** START Records supplied **

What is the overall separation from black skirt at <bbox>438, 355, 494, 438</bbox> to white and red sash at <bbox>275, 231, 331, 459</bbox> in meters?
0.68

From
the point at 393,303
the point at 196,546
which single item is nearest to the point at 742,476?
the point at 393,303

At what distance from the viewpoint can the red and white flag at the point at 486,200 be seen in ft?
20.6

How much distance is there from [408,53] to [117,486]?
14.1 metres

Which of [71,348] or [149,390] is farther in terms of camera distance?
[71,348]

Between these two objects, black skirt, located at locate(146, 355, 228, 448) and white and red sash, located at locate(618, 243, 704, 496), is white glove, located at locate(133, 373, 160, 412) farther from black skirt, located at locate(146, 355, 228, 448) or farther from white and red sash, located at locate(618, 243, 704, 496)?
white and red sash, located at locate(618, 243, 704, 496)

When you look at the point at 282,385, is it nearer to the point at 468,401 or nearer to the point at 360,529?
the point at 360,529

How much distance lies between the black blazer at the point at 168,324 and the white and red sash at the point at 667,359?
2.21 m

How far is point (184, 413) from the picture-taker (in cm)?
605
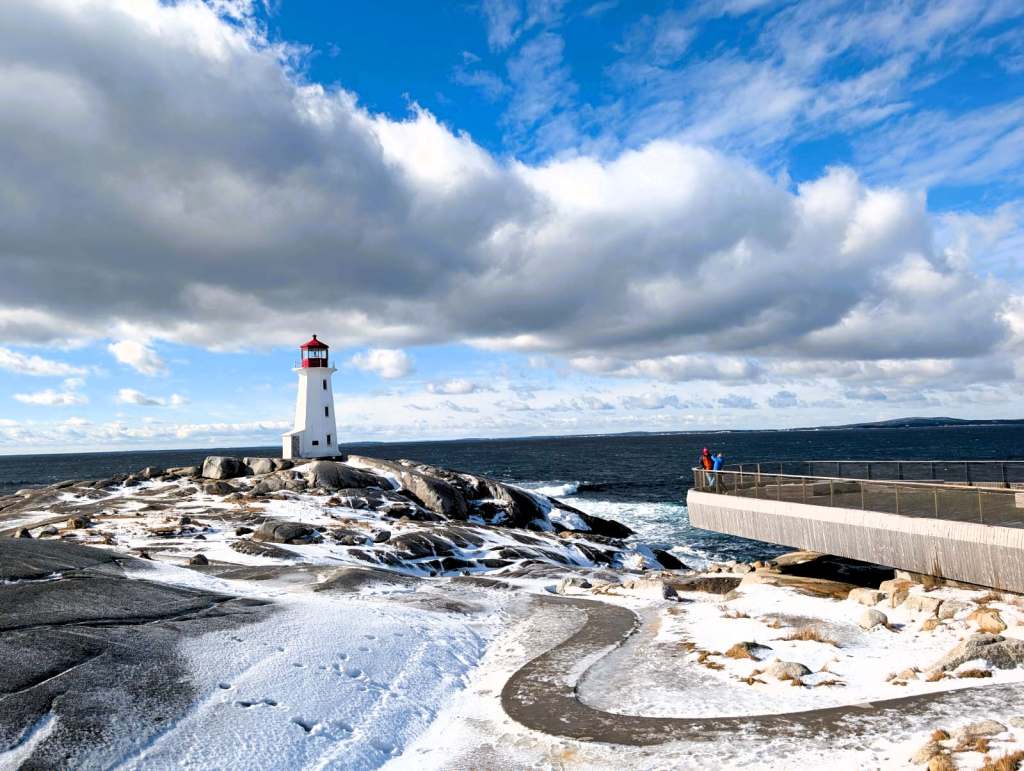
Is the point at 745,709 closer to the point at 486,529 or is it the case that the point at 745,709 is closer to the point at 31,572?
the point at 31,572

** END Records supplied **

[Stated exercise]
Working from the line that contains "When you look" to the last line of the listing, please quote each line exactly, pictures excluded.

[Output of the task]
When you look at the point at 282,385, is it nearer to the point at 468,401 or nearer to the point at 360,529?
the point at 360,529

How much distance lies between the black blazer at the point at 168,324 and the white and red sash at the point at 667,359?
2.21 m

How far is point (184, 413) from the picture-taker (in cm)?
605
Is the point at 745,709 closer to the point at 486,529 or is it the case that the point at 745,709 is closer to the point at 31,572?
the point at 31,572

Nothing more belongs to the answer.